§ GOAL
Count the lines below that contain the string "stripe", treating uppercase and lowercase as different, and reply with only the number.

§ PROVIDED DATA
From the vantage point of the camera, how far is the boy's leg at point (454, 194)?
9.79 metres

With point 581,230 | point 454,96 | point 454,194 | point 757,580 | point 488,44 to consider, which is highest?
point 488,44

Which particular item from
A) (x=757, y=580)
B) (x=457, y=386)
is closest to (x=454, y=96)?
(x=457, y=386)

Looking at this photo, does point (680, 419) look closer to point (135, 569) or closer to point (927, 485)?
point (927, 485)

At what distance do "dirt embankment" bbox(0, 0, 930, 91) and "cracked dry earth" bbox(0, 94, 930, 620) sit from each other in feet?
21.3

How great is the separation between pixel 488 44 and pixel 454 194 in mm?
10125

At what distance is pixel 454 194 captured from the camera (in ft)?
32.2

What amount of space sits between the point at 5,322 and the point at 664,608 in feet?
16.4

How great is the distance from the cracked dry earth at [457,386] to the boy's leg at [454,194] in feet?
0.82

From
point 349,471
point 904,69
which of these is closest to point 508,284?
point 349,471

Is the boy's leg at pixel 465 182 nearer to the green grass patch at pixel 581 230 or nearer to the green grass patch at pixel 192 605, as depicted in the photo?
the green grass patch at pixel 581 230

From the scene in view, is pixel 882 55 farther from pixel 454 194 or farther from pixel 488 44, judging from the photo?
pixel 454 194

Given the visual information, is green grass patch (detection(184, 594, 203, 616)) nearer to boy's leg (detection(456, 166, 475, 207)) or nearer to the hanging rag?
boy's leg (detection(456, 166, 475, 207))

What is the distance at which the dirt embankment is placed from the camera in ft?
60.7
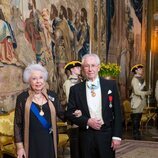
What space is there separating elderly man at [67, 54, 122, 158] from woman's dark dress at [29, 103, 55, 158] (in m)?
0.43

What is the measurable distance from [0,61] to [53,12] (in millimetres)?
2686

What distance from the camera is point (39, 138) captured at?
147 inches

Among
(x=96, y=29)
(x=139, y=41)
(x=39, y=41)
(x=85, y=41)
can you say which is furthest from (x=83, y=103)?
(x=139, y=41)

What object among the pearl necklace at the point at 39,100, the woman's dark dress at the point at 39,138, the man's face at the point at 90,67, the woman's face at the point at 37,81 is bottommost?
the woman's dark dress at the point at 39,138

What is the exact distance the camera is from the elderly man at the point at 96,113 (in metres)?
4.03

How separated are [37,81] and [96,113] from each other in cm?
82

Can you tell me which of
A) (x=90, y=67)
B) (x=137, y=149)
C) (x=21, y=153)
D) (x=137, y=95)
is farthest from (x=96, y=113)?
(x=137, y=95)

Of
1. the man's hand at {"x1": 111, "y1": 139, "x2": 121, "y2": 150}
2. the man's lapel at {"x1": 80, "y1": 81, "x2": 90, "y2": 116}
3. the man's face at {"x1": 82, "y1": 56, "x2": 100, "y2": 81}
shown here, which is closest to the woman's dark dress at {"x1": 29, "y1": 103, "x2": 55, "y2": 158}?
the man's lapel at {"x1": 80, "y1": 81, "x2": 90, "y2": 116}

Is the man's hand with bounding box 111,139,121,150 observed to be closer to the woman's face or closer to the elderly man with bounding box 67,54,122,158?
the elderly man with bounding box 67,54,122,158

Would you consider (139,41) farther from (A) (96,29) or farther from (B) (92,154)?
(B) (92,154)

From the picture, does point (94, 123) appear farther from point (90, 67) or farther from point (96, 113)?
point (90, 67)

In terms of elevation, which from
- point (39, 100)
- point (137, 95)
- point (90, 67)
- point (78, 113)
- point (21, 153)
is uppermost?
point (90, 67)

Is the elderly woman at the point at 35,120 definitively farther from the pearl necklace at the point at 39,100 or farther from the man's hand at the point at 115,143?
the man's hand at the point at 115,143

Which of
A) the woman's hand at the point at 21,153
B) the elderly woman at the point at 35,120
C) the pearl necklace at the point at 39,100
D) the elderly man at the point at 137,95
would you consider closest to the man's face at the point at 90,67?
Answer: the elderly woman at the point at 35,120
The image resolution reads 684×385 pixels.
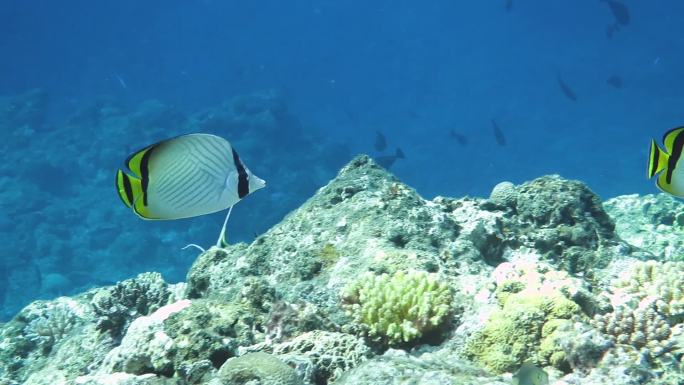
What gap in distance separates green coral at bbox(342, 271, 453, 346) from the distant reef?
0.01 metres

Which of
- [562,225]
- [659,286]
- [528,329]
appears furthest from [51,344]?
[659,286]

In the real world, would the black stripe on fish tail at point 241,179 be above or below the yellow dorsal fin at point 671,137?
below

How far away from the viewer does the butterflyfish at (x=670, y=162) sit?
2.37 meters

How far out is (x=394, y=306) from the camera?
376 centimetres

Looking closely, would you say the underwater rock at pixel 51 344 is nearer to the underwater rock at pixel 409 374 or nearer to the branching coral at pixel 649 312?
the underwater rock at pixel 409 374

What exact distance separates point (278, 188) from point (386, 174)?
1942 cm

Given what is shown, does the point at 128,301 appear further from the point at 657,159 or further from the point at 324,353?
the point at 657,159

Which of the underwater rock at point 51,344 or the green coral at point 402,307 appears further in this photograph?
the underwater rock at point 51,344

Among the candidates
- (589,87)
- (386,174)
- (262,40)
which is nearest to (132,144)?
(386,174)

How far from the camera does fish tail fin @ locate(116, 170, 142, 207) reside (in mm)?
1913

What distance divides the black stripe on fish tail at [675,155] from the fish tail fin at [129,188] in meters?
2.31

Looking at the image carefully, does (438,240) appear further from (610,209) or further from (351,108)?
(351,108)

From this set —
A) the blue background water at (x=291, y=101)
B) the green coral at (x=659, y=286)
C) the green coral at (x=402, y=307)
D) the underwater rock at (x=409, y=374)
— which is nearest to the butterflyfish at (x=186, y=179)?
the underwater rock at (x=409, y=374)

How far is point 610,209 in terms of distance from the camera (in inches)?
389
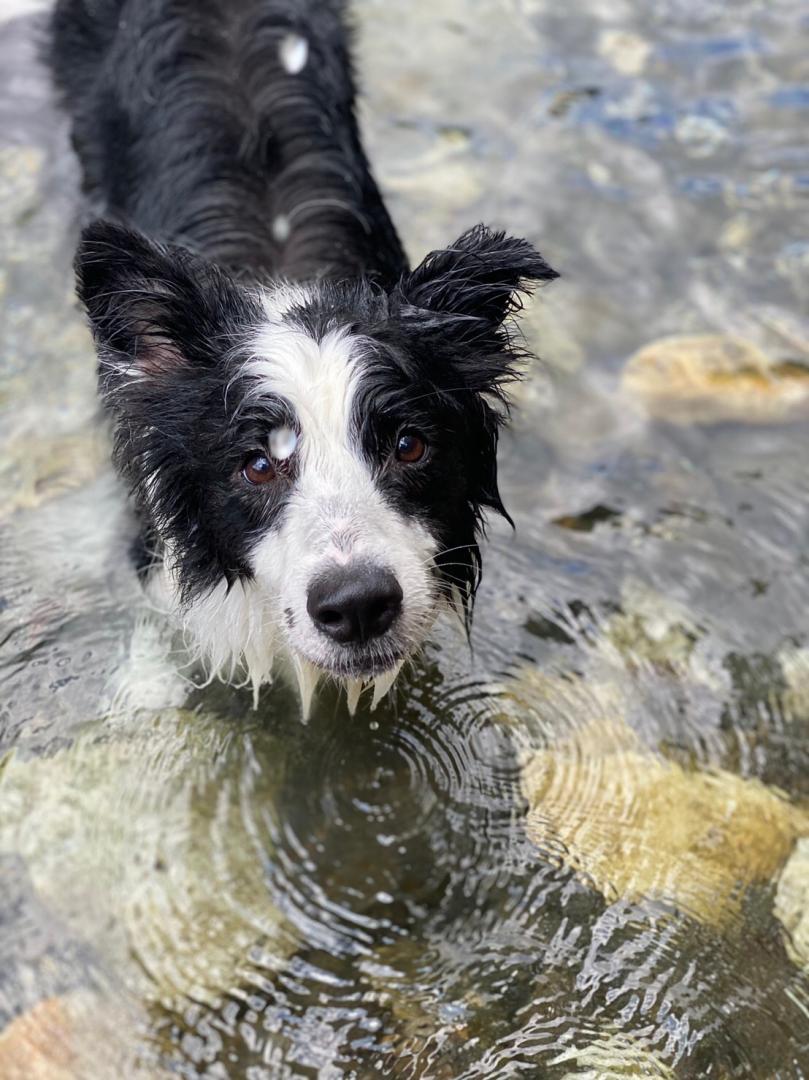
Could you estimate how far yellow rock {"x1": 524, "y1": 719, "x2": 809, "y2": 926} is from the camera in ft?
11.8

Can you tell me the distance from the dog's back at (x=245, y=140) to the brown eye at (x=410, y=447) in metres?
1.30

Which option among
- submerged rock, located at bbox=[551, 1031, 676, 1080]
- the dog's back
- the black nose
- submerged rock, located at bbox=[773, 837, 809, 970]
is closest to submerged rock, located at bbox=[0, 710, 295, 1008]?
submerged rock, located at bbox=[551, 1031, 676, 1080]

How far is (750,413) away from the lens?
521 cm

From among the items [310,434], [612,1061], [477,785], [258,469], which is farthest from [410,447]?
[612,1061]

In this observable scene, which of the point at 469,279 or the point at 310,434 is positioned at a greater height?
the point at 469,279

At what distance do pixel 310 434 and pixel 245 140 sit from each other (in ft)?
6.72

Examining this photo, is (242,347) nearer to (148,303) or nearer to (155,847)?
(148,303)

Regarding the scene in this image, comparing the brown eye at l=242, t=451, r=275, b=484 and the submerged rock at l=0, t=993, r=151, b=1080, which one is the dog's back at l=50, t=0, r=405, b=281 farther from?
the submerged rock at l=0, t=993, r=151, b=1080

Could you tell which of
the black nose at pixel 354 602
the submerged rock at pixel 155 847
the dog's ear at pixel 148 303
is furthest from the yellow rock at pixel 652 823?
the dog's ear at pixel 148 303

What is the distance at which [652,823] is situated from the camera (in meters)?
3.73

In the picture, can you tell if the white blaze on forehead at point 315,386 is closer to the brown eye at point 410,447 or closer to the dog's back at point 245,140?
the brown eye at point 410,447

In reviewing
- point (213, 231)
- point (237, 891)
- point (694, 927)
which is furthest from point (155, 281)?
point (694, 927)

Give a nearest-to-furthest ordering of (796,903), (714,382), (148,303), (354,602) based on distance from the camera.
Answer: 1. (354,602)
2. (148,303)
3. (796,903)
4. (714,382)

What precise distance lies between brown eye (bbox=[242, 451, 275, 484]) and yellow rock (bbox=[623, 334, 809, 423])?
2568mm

...

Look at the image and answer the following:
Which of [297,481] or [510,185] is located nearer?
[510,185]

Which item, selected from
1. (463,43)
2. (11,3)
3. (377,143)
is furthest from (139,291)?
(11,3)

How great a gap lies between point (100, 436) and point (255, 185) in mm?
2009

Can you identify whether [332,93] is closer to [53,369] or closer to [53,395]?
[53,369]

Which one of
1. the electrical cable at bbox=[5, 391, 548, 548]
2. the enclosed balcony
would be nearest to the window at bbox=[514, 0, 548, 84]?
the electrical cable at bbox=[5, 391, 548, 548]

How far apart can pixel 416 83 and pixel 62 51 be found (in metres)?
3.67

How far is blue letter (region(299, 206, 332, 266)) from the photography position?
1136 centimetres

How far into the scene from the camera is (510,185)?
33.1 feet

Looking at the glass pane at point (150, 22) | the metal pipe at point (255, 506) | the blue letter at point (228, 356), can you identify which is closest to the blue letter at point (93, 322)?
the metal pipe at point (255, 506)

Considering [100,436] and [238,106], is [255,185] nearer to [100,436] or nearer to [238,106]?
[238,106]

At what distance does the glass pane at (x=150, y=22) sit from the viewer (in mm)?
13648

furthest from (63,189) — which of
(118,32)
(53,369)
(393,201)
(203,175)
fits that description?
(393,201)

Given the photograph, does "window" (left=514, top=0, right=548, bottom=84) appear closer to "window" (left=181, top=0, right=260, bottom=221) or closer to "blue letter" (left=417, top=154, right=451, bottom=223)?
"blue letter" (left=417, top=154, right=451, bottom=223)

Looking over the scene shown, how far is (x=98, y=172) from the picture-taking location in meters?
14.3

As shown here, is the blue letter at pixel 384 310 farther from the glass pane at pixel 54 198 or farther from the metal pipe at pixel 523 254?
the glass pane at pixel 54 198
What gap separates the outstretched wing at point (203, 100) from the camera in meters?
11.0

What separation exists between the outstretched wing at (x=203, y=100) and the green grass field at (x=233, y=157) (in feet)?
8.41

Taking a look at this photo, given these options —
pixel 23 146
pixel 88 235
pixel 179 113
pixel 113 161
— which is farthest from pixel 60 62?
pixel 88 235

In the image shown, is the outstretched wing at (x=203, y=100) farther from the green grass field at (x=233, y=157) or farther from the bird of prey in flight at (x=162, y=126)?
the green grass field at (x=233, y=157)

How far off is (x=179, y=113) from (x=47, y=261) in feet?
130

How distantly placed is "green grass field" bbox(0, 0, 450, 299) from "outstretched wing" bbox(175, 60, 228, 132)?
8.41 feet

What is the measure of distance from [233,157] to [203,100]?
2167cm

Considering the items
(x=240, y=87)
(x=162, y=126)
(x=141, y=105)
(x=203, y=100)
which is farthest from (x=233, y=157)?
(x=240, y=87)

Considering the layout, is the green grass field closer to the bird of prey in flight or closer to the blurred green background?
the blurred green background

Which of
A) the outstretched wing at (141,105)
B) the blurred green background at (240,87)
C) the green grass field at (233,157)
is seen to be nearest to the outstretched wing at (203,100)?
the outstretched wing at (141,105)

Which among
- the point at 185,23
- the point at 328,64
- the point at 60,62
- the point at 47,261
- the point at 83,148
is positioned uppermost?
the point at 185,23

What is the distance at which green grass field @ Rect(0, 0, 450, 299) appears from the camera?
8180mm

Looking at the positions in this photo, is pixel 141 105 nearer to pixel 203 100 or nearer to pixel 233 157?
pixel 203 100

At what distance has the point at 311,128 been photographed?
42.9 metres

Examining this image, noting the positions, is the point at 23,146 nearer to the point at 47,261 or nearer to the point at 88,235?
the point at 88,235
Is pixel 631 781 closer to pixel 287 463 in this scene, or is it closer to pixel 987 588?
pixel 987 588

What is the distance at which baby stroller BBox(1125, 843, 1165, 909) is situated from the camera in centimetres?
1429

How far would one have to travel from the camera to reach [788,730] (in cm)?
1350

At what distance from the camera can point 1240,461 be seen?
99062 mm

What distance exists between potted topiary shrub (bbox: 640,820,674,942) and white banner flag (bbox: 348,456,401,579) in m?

§ RESPONSE
2